☆三井化学、CO2から石化製品量産へ 大阪工場に実証設備 (8/25日経)


 三井化学は25日、工場排ガスや大気中の二酸化炭素(CO2)を原料に使って、合成樹脂など石油化学製品を量産する実証設備を大阪工場(大阪府高石市)に建設すると正式発表した。2009年2月に設備を稼働し、10年3月をめどに量産技術を確立する考え。原油価格が高値で推移するなか、原料多様化を進め、地球温暖化防止にも役立てる。

 地球環境産業技術研究機構との共同研究成果を生かし、工場から排出されたCO2を効率的に分離・濃縮し、水素と反応させて合成樹脂・繊維の原料になるメタノールを合成する。実証設備の年産能力は約100トンで、10月に建設を始める。投資額は約15億円。

 現時点では量産コストがいくらになり、製造に必要なエネルギーがどれぐらいかかるかなど不透明な面も多い。不純物も混じった大気中からCO2を効率的に回収する必要もある。三井化学はこうした課題を実証設備で検証して、事業性を見極める考えだ。


☆三井化学、生体触媒で樹脂原料 (8/19ビジネスアイ) 


 三井化学は18日、シンガポール科学技術研究庁と、微生物を使い植物から樹脂原料を製造する生体触媒開発の共同研究契約を結ぶと発表した。シンガポールで、多様に生息する微生物資源を探索し、三井化学の遺伝子操作技術を生かして共同研究を推進。稲わらなど食料にならない非可食資源から、アルコール類やフェノール類などの化学製品を製造する。同社では原油価格が高騰するなか、石油資源に依存せず、地球温暖化の抑止にもつながる環境技術開発を進める考えだ。
 三井化学は、1990年代にシンガポールのジュロン島で大型の化学プラントを操業するなどして同国と関係を構築。2004年には同庁と次世代触媒の共同開発などで協力契約を締結した。
 06年には同社では海外初となる研究・開発センターをシンガポールに開所して連携を深めてきた。
 両者は、天然ガスの主成分であるメタンから基礎化学品の主原料であるベンゼンを製造する触媒の共同開発などにも成功。今回の生体触媒開発は、3件目の共同研究テーマで、近く正式契約を結ぶ。
 化学業界ではすでに、トウモロコシのでんぷんからポリ乳酸を製造して樹脂原料とする脱石油原料化が活発化しているが、三井化学は今年5月、非可食資源による環境技術開発を推進する方針を発表。産学連携による「バイオコンソーシアム」を設立し、欧州の化学大手と神戸大の3社で共同研究契約を結ぶなど、提携を加速させている。  

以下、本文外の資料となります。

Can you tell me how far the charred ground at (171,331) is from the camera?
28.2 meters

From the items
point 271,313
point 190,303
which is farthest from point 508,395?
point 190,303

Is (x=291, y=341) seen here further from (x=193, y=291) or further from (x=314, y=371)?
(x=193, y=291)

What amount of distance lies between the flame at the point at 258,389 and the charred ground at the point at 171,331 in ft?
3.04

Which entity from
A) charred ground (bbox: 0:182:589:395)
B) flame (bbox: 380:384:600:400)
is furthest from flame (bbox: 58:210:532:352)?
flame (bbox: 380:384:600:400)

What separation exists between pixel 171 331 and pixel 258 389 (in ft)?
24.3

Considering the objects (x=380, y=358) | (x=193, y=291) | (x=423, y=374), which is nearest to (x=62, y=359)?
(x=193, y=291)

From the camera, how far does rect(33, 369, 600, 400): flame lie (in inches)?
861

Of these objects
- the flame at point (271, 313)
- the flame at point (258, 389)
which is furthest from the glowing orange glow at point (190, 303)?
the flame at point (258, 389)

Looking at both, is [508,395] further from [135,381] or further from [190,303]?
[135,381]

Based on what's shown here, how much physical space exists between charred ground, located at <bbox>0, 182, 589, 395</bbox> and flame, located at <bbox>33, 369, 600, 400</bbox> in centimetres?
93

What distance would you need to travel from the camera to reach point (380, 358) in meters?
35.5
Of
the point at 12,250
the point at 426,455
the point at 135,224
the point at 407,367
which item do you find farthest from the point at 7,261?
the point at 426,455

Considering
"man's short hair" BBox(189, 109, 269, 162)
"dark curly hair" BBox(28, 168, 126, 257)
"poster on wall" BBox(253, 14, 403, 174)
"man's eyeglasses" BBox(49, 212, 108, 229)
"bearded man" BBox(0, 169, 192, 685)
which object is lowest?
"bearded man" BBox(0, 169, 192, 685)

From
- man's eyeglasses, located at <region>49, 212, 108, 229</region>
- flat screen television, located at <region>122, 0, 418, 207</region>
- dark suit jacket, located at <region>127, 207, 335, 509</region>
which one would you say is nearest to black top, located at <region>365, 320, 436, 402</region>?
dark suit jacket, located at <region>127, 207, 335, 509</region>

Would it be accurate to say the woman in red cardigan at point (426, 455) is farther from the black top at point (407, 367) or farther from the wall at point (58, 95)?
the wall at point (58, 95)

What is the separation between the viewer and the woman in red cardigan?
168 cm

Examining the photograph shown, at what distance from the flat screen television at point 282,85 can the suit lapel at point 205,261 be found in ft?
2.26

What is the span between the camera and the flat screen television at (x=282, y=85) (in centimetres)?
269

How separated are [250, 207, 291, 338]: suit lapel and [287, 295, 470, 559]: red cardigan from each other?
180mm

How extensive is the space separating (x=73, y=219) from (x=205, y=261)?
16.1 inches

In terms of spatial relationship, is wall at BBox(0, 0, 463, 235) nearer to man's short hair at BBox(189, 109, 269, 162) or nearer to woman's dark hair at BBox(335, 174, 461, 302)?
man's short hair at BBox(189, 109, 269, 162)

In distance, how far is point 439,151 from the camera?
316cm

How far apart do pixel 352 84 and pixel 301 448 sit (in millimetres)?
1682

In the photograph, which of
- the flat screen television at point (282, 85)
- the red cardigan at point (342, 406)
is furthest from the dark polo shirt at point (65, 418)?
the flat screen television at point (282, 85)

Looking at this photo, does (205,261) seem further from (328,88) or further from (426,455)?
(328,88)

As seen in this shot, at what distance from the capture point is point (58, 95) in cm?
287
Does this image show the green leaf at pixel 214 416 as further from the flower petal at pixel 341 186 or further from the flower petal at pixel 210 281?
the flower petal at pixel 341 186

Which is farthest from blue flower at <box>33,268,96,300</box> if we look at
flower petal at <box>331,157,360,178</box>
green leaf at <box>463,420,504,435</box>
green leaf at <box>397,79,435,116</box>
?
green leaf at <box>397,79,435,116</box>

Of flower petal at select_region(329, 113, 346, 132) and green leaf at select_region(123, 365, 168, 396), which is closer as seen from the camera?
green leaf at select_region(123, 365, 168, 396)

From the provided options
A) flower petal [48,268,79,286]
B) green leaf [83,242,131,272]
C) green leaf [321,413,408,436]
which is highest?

 こういう夢のような一石二鳥、三鳥にもなるプロジェクト、応援したくなりますよね。みんなから邪魔者扱いされている可哀そうなCO2を原料とするリサイクルは、量産化が可能になれば、世界中からそのノウハウ導入のオファーが殺到するビッグビジネスとなるでしょう。三井化学のみならず、他の企業もこぞって研究している分野であるとは思いますが、いち早く量産化・実用化に成功した企業は間違いなく飛躍するでしょう。

 さらに、三井化学はシンガポールと組んで画期的な研究を進めています。バイオ技術を利用して樹脂原料をつくるという試み。このバイオ技術というのが恐ろしくパワーのある化学企業のお宝で、可能性は無限に広がるのが醍醐味ですよね。バイオ燃料、リチウムイオン電池、太陽電池と、今、しのぎを削って開発競争が進められている分野・・・。すべてに共通するのが次世代触媒の有効性が勝負を決めるという事実です。素材戦争を制したグループ、効率面、価格面で折り合いがつき商業化が可能になる段階にいち早く漕ぎ付けたグループが先行者利益を得るということです。今や、世界中に市場はあり、一刻も早い研究開発に、世界中の研究機関、ベンチャー企業がしのぎを削っています。思わぬところがあっという技術を披露することも起こりえます。今後も、この素材セクター、科学セクターには注目しておく方がいいでしょう。